[Data items]

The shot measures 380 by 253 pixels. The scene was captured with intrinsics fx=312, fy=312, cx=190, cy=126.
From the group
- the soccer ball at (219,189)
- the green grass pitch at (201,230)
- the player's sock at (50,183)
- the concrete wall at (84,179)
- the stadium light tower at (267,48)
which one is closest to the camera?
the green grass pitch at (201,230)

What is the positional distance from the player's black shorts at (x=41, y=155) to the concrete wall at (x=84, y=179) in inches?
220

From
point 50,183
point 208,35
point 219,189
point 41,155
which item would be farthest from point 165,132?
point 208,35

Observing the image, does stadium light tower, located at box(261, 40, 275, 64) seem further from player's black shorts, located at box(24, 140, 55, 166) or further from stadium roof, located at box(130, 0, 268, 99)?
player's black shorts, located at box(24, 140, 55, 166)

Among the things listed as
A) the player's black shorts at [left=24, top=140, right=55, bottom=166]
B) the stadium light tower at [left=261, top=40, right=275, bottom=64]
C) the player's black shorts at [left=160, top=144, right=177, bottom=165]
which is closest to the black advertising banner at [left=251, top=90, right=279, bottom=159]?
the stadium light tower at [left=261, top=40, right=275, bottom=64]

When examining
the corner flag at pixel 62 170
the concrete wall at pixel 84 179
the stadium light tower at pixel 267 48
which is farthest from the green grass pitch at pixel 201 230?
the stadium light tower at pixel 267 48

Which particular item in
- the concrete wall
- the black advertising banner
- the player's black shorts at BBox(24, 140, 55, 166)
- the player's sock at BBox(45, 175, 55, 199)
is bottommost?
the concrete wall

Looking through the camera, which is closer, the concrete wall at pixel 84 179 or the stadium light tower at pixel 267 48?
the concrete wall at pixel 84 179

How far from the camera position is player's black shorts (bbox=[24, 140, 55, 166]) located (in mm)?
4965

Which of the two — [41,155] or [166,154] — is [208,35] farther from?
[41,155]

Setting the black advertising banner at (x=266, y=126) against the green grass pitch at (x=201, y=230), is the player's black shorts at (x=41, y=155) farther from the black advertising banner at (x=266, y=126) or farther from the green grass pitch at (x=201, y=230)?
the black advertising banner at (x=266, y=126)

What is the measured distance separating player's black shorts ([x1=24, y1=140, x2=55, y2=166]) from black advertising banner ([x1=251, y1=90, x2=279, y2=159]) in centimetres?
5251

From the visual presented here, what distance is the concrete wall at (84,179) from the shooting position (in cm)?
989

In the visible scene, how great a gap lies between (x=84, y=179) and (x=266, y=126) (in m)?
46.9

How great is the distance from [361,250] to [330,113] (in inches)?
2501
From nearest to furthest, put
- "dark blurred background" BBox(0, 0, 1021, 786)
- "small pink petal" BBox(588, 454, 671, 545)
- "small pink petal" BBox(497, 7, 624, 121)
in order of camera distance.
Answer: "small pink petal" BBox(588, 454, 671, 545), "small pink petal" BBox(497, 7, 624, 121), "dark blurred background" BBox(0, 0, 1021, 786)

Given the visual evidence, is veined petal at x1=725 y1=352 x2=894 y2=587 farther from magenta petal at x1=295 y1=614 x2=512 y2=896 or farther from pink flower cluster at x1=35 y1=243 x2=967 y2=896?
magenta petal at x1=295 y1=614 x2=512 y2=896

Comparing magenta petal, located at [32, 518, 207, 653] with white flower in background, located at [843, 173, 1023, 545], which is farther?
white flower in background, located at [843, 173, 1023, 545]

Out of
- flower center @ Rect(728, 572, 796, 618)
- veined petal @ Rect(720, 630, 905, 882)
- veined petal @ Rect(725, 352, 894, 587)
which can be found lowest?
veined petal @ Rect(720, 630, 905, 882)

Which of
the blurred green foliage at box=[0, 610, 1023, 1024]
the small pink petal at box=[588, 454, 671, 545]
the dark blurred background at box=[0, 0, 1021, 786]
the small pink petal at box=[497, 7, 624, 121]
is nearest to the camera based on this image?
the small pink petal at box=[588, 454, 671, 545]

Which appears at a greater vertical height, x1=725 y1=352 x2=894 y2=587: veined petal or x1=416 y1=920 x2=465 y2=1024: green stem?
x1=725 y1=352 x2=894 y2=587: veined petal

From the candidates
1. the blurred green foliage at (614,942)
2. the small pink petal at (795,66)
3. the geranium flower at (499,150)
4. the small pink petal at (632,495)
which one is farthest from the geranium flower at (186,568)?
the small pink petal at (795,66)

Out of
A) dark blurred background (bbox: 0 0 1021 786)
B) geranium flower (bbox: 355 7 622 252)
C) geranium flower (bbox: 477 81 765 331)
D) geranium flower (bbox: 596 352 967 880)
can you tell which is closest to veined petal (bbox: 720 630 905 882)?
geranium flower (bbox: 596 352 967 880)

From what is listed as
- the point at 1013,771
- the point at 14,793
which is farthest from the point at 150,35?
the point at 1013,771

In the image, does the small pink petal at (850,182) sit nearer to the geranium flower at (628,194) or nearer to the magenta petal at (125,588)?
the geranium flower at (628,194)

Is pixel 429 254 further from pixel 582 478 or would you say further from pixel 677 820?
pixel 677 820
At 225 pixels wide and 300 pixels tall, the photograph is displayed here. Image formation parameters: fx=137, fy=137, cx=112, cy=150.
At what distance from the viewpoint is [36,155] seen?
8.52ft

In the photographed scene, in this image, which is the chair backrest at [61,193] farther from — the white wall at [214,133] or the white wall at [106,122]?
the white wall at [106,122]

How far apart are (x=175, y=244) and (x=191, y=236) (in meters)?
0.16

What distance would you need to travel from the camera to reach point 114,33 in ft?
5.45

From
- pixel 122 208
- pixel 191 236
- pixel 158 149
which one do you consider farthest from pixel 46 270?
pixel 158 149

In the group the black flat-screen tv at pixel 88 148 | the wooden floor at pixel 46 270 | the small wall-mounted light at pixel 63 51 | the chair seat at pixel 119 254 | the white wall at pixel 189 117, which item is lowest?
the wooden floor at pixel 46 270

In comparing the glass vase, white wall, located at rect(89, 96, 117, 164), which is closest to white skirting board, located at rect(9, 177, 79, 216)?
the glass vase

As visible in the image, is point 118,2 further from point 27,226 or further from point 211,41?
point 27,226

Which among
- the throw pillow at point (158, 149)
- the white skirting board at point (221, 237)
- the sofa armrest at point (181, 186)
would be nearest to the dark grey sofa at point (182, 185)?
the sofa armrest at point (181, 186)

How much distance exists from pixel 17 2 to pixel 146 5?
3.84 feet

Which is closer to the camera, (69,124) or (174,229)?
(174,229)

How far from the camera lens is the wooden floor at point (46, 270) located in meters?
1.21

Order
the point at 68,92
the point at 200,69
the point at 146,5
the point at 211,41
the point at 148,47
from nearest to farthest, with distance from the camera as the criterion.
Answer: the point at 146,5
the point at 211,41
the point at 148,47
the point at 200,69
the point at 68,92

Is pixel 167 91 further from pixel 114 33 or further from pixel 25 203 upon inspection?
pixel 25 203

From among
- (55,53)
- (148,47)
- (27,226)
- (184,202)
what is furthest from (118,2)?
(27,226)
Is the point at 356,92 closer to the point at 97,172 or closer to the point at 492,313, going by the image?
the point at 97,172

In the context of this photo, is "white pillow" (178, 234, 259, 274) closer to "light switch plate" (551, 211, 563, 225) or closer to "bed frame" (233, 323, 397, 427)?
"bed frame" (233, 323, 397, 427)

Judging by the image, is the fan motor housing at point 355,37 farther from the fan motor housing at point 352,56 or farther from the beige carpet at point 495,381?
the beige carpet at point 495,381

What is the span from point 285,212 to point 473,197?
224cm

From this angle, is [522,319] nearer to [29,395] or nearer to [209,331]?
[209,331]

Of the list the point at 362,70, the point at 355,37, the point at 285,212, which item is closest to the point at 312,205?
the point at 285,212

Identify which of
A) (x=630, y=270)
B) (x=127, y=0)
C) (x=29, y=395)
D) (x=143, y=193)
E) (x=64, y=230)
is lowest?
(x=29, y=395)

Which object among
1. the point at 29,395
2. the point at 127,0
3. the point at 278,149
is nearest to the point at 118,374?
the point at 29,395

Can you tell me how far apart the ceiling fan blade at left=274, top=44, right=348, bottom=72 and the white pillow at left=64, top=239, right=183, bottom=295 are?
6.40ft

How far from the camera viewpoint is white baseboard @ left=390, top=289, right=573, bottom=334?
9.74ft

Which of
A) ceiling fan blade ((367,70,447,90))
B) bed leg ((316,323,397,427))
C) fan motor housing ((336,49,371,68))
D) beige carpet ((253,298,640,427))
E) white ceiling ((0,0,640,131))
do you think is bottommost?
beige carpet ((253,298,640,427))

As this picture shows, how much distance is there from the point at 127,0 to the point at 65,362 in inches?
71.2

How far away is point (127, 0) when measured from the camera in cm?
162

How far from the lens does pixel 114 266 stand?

* Challenge
Repeat the stretch of data from the line containing "Can you tell me" through the final line of the data, including both of those lines.

* Answer to this problem
Can you tell me how far apart the ceiling fan blade at left=274, top=44, right=348, bottom=72 and the white pillow at left=64, top=239, right=183, bottom=295 are?
6.40ft

How far from the camera viewpoint is white baseboard @ left=390, top=289, right=573, bottom=334?
9.74ft

Which of
A) ceiling fan blade ((367,70,447,90))
B) bed leg ((316,323,397,427))
C) fan motor housing ((336,49,371,68))
D) beige carpet ((253,298,640,427))
E) white ceiling ((0,0,640,131))
do you think is bottommost?
beige carpet ((253,298,640,427))

As this picture shows, how much distance is there from the point at 127,0 to the point at 65,362 in inches?
71.2

How far away is point (127, 0) when measured from the camera in cm?
162

How far from the lens does pixel 114 266 stand?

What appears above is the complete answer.